Undisciplinary is the personal wiki of Martin Zemlicka.

TODO:
- Closing notes on management: kubeclt
- Cosing notes on packages: helm

NOTE: I am far from a Kubernetes expert. This guide was written based on an introduction given by Jakub Scholz. This is something I wrote so as to not forget it.

This is a diagramatic and codeless introduction to Kubernetes. Diagramatic means that the guide should be good at showing the overall architecture and communication flow in a high availability Kubernetes setup. Codeless meaning that the guide does not actually show how to perform anything, it only shows how things work conceptually. It also skips quite a lot, maybe too much, but hopefully not to get an understanding.

Overall Architecture and Resource Overview
Master and Worker Internals
- Master
- Worker
Managing Applications
- Pods
- Labels
- Services
- Namespaces
Closing notes
- Notes on deployment
Further Reading

So what is Kubernetes (k8s)¹?

In short, it is something that helps you deploy and run high availability containerised applications in the cloud (be that with a provider or on your own infrastructure).
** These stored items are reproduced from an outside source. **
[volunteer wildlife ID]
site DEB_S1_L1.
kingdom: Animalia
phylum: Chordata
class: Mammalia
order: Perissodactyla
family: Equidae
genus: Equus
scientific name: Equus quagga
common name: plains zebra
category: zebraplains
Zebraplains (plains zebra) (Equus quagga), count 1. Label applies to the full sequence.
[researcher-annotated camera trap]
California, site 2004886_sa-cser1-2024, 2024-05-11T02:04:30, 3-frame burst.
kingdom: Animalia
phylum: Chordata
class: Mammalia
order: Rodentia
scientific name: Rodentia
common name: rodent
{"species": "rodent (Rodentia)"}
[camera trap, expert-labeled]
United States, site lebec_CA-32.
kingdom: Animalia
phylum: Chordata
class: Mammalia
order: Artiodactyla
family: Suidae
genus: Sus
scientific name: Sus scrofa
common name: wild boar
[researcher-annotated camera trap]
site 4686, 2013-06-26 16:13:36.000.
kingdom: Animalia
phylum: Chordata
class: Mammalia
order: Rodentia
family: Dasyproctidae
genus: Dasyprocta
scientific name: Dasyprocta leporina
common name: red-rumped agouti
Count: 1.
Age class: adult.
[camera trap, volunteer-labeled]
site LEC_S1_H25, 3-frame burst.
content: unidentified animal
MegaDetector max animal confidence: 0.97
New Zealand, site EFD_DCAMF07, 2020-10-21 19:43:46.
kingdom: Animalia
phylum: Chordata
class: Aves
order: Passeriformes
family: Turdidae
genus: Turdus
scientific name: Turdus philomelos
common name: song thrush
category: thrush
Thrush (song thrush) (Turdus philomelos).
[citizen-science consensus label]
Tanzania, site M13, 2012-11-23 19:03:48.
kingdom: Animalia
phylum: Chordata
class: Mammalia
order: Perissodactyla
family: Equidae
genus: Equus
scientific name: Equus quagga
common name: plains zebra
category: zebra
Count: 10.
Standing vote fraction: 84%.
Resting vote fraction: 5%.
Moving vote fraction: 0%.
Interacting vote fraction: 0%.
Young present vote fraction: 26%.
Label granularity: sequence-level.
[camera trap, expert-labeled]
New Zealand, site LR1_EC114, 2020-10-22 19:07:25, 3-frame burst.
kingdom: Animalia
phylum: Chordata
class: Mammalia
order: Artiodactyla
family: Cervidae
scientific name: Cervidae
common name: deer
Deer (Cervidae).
It does this through various mechanisms explained on the landing page of Kubernetes’ website, but the core of it is that running applications in a cloud poses unique problems and opportunities that Kubernetes addresses and leverages. Hopefully, this primer will show you what those are.

A small note before starting: this page is hosted on GitHub. Feel free to give feedback, suggestions or corrections there.

With that, let’s go.

Overall Architecture and Resource Overview

First, a Cloud

We’ll explain how Kubernetes does its thing by “building up” the related infrastructure and processes, so let’s start with a clean slate: ☁️a cloud☁️. For our purposes we’ll be drawing how one of our applications is set up in AWS. However, the one of the magics of Kubernetes is that it is largely agnostic to where you chose to deploy.

Virtual Private Cloud and Availability Zones

Within AWS we have our own Virtual Private Cloud (VPC), our “own” sectioned out network within Amazon’s larger network.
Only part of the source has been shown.